== Document extract ==
-- -- --

They are not that difficult to disassemble and assemble. Remembering how it came apart is helpful. Just a little patience and confidence which I'm sure you have and you'll learn alot while doing it. Several years ago I took my 10" apart and reassembled and it still works. (amazing). Don't be in a hurry. I did the same thing with my bike, it took a while before I had brakes also. Yes it was a 2 wheeler and no it wasn't one with the giant front wheel. Good Luck. I'm sure you'll be glad you did.
dickr
PS On mine the screw rolls in and out for engaging and disengaging. I would be very surprised if anything is broken or bent.


----------



## Metalmann

Video_man said:


> Bought a beautiful new 8 inch Phase II rotary table, very pleased with it.  And then --- disaster --- one time as I was lifting the heavy and oily table, every so carefully, to the mill table ---- somehow it slipped from my grasp and fell to the concrete floor.  No apparent damage to the outside, the table rotates nicely and the dti shows it's still concentric ---BUT the worm will not longer disconnect (rotate out of engagement) so the table can be rotated by hand.
> 
> OK, the instructions warn not to even bump the worm, it's fragile.  And I can live without the manual capability.  But I hate it when things don't work right.  My attempts to open the table, working with the parts diagram, have come to naught.  It was a truck shipment and sending it to the US distributor for repair is impractical.
> 
> Questions:  Anybody know how to disassemble this table?  Is doing that likely to do more harm than good, i.e., mess up the table alignment?
> If I did disassemble it, assuming the worm is bent somehow, is it home-fixable?
> 
> At this point, I am leaving well-enough alone, but appreciate any thoughts.





Sorry, VM; I had to leave for a few days, and now that I see the drawing, I can't see any reason that the table doesn't pop right out. My memory is not quite as good as it used to be, but I'd say I'm of no help. That's one of those jobs you really need to have in front of you to see all the parts in relation to each other. I remember there was a clip somewhere, that made dis assembly a lot easier. I know I worked on 2 different brands, and neither was helpful to the other. I'd just take everything out, after sketching up the parts; it is probably a small clip/ring holding up the repair.


----------



## Video_man

Thanks, metalmann, I have been away also.  I've loosened everything on the table that I can find, and the table won't remove.  I believe the two table locks underneath need to rotate or unscrew, but they remain firmly in place and I am reluctant to apply any more force than I have done, not being sure that I'm doing the right thing and wanting to avoid damage.  But my instinct is that they are the key to this.  If I could get the table off, I could at least eyeball the worm to see if I could idenify the probem.  Until I can find some specific disassembly information, I'm going to leave it alone.   Thanks again to you and all who replied!

-- -- --

== Data extract ==
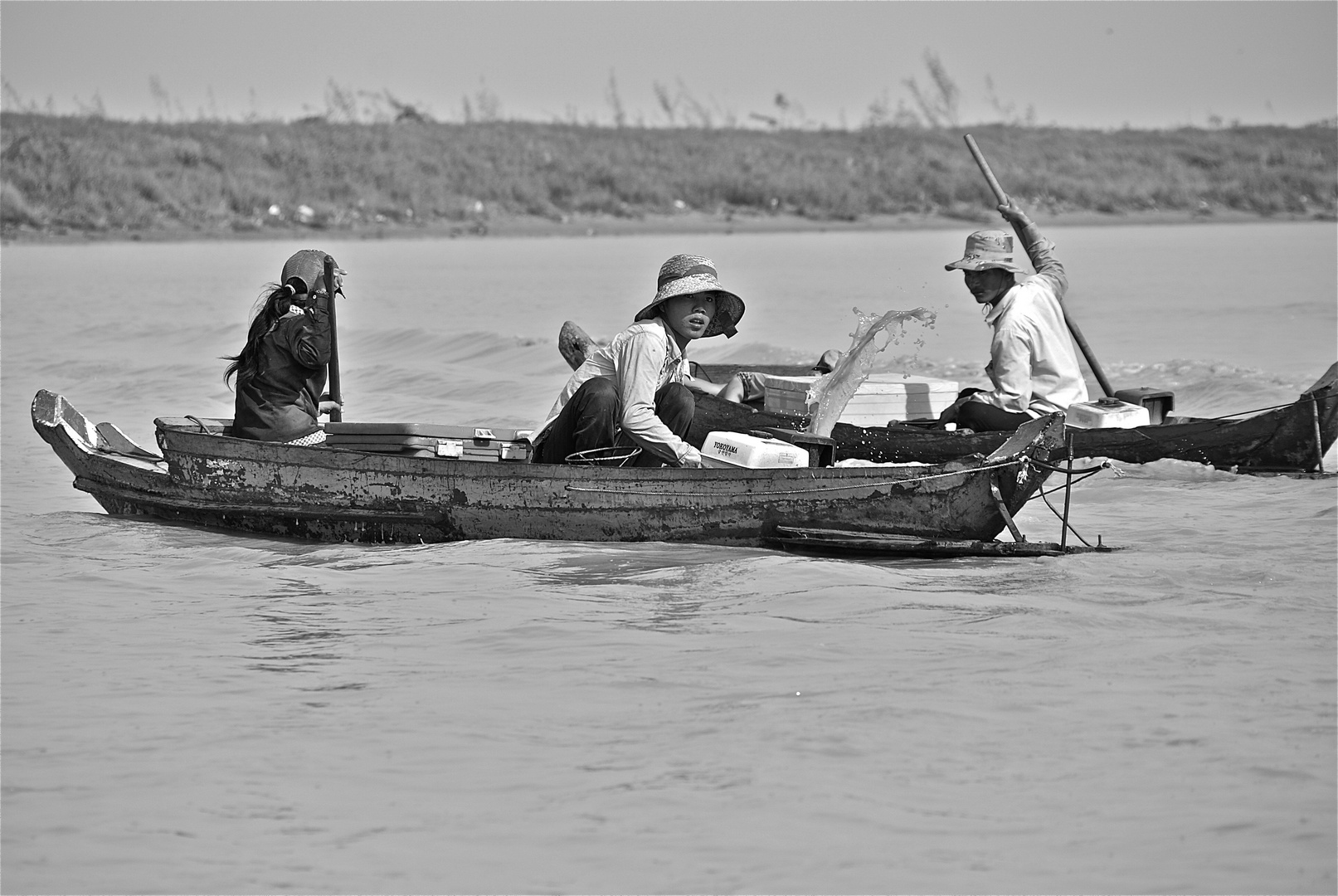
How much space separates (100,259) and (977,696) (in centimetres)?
2434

-- -- --

== Objectives ==
#1 Please reproduce the rotary table thread word for word, starting with "Sorry, VM; I" and going on through "up the repair.".
#2 Decide whether each statement agrees with the rotary table thread, answering yes or no and quoting the words of the thread that settle it: (a) The table that fell was an 8 inch Phase II rotary table. (b) After the fall, the dti showed the table was no longer concentric. (c) Video_man got the table off after loosening everything he could find.
#3 Carry the rotary table thread on from its last sentence.
The data has no role in any of this.

== Expected outputs ==
#1
Sorry, VM; I had to leave for a few days, and now that I see the drawing, I can't see any reason that the table doesn't pop right out. My memory is not quite as good as it used to be, but I'd say I'm of no help. That's one of those jobs you really need to have in front of you to see all the parts in relation to each other. I remember there was a clip somewhere, that made dis assembly a lot easier. I know I worked on 2 different brands, and neither was helpful to the other. I'd just take everything out, after sketching up the parts; it is probably a small clip/ring holding up the repair.

#2
(a) Yes: "Bought a beautiful new 8 inch Phase II rotary table"
(b) No: "the dti shows it's still concentric"
(c) No: "I've loosened everything on the table that I can find, and the table won't remove."

#3
----------



## Video_man

Resurrecting this thread, as I finally got this sorted and thought someone else might use the info.  Disassemble:  remove the set screws that retain the two table locking levers.  Pull the levers out of their holes.  Turn the table locks 90 degrees to free up the table. Remove the adjusting collars under the table.  The table is a very precise fit, so a soft mallet may be needed to ease it out of the mounting hole.  Removing the eccentric is easy if undamaged, hard if it is (which was my problem). After removing the crank wheel and related hardware,  the key is part #30 on the diagram, a tapered plug that apparently removes end play from the eccentric.  It is retained by a set screw and otherwise just a push fit in its socket.  The end is centerdrilled, I'm guessing to allow you to tap it for a removal screw.  When the plug is removed, remove the set screw that limits the rotation of the  eccentric, and remove the eccentric.  Mine was damaged (dumb me, the table is real heavy and oily and I dropped it) . The damage to the table was a burr on the location plug and a tiny bump on the eccentric itself.  The fit is so close that that small amount was enough to lock the eccentric.  A short session with an ultra-fine jeweler file and some 800-grit polishing paper is all the eccentric needed.  Reassembly: 90wt gear oil for the worm (to midway up the sight glass.  It doesn't take much, don't over-fill)  The ball oilers need 20wt as the oil grooves in the table assembly are very small and heavier oil might not pass.  I found the oil recommendations in the instructions for another brand of table but I think they properly apply to this one as well.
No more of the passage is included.